{1472} revision 0 modified: 07-30-2019 21:04 gmt

Two papers out recently in Arxive and Biorxiv:

  • A critique of pure learning: what artificial neural networks can learn from animal brains
    • Animals learn rapidly and robustly, without the need for labeled sensory data, largely through innate mechanisms as arrived at and encoded genetically through evolution.
    • Still, this cannot account for the connectivity of the human brain, which is much to large for the genome; with us, there are cannonical circuits and patterns of intra-area connectivity which act as the 'innate' learning biases.
    • Mice and men are not so far apart evolutionary. (I've heard this also from people FIB-SEM imaging cortex) Hence, understanding one should appreciably lead us to understand the other. (I agree with this sentiment, but for the fact that lab mice are dumb, and have pretty stereotyped behaviors).
    • References Long short term memory and learning to learn in networks of spiking neurons -- which claims that a hybrid algorithm (BPTT with neuronal rewiring) with realistic neuronal dynamics markedly increases the computational power of spiking neural networks.
  • What does it mean to understand a neural network?
    • As has been the intuition with a lot of neuroscientists probably for a long time, posits that we have to investigate the developmental rules (wiring and connectivity, same as above) plus the local-ish learning rules (synaptic, dendritic, other .. astrocytic).
      • The weights themselves, in either biological neural networks, or in ANN's, are not at all informative! (Duh).

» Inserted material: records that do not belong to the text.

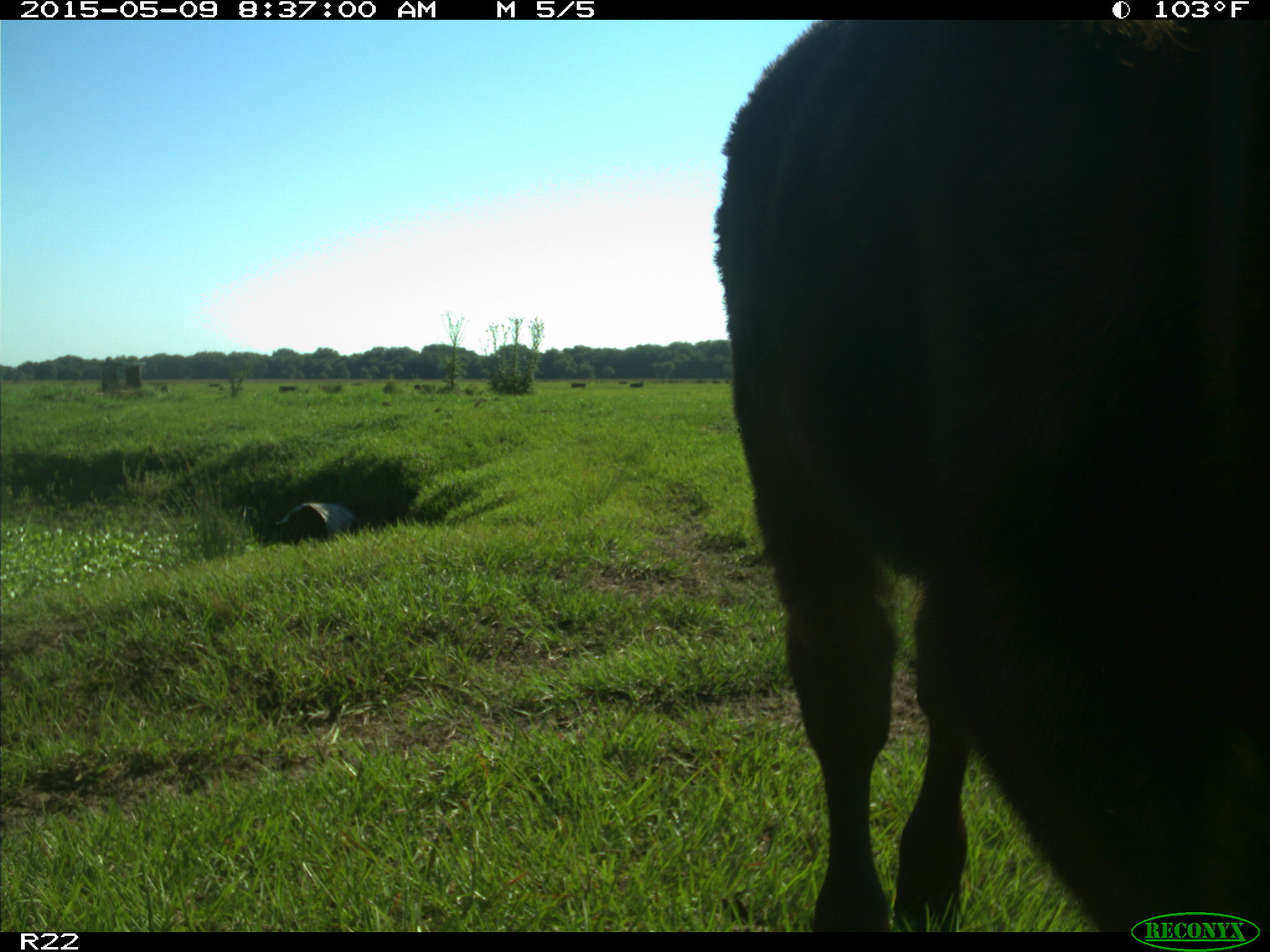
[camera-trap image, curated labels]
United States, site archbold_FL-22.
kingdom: Animalia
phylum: Chordata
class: Mammalia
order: Artiodactyla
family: Bovidae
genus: Bos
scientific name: Bos taurus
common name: domestic cow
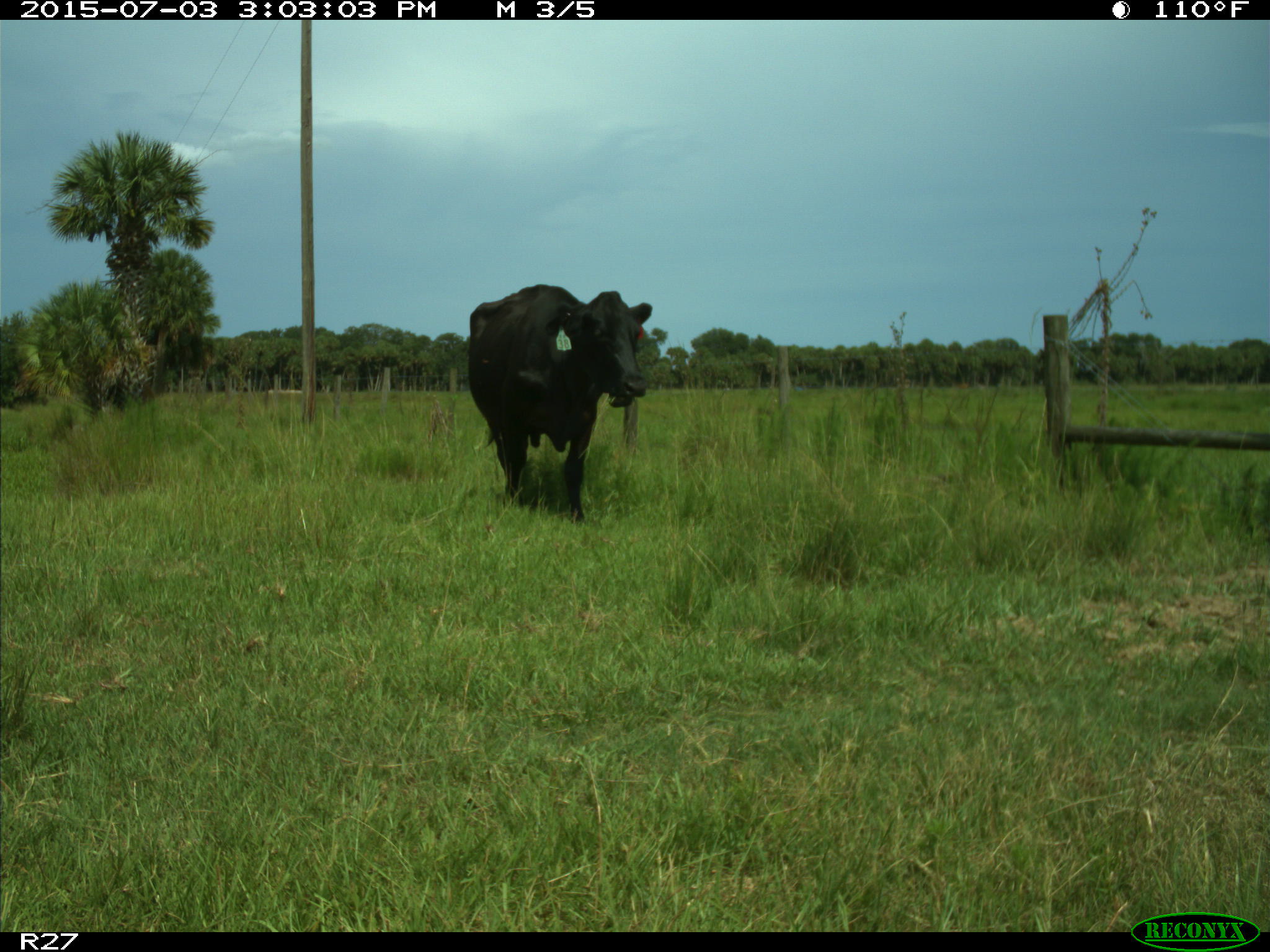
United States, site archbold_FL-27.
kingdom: Animalia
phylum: Chordata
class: Mammalia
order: Artiodactyla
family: Bovidae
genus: Bos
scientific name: Bos taurus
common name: domestic cow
Bos taurus (domestic cow).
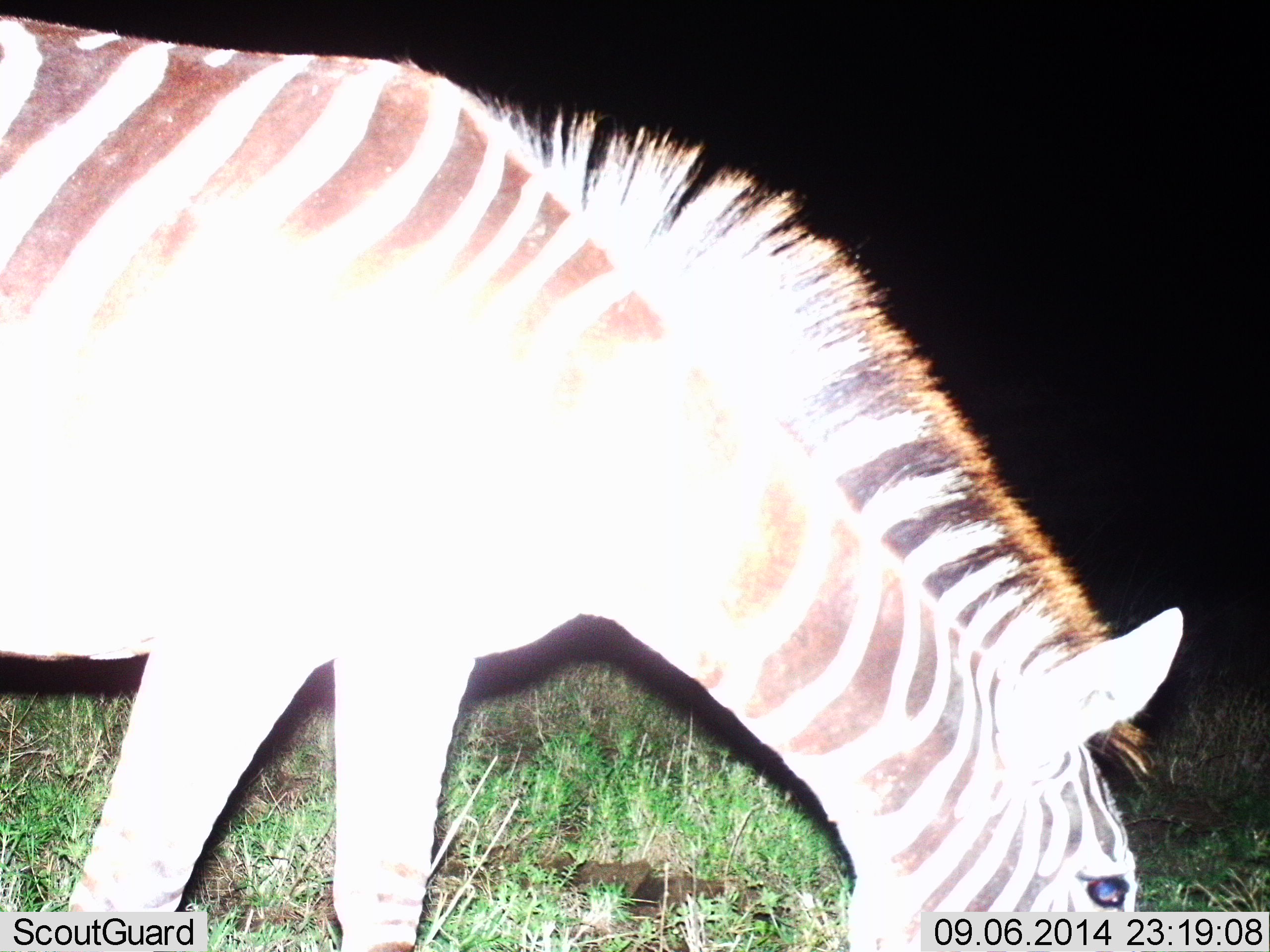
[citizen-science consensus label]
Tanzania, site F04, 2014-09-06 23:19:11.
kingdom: Animalia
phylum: Chordata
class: Mammalia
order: Perissodactyla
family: Equidae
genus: Equus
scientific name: Equus quagga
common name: plains zebra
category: zebra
Zebra (plains zebra) (Equus quagga), count 1. Behavior (volunteer vote fractions): standing 0%, resting 0%, moving 10%, interacting 0%. Young present (vote fraction): 0%. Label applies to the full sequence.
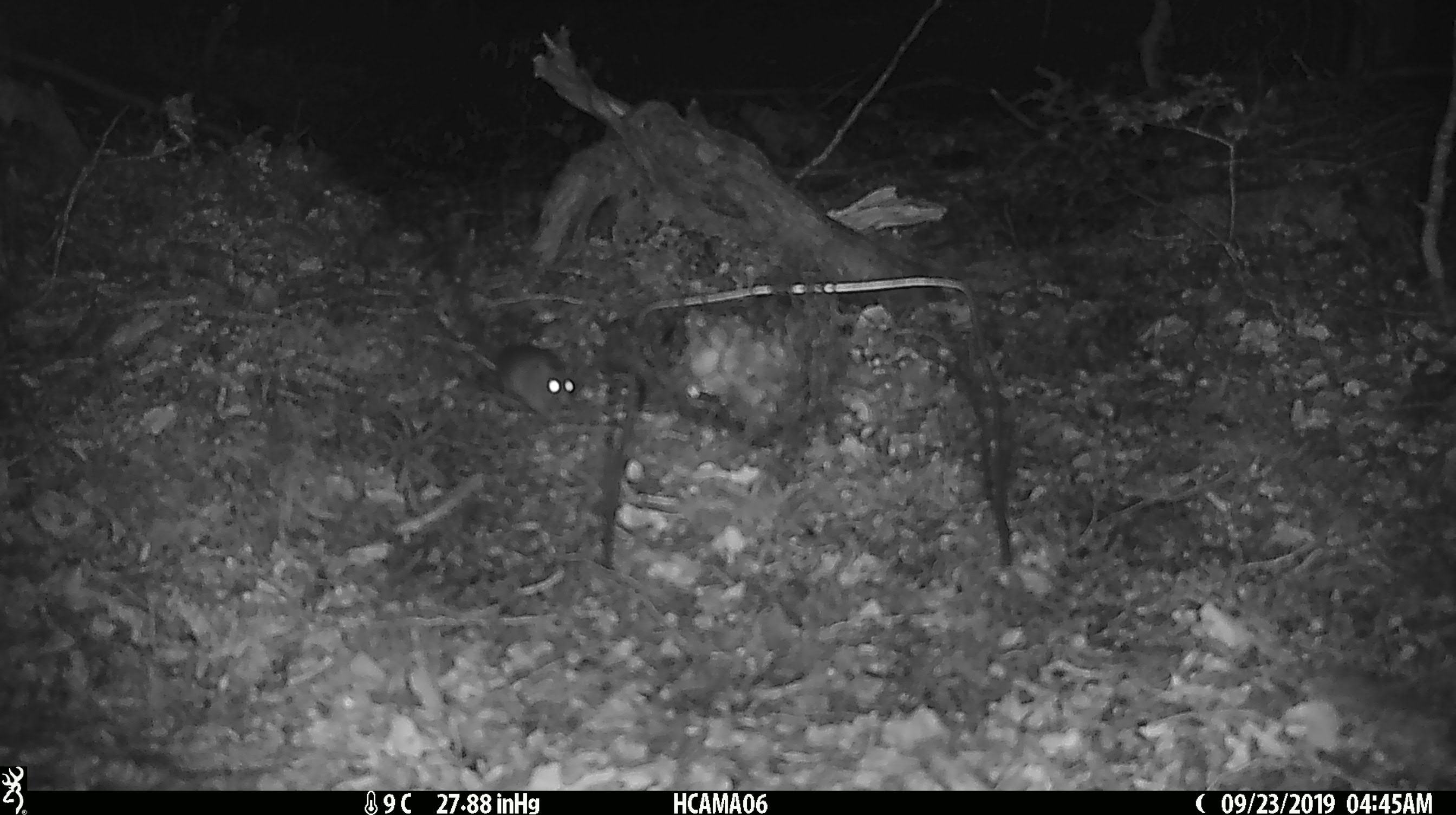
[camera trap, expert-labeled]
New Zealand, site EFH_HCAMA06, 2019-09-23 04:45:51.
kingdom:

    • Emphasizes the concept of compressability: how much information can be discarded without impacting performance? With some modern ANN's, 30-50x compression is possible. Authors here argue that little compression is possible in the human brain -- the wealth of all those details about the world are needed! In other words, no compact description is possible.
    • Hence, you need to learn how the network learns those details, and how it's structured so that important things are learned rapidly and robustly, as seen in animals (very similar to above).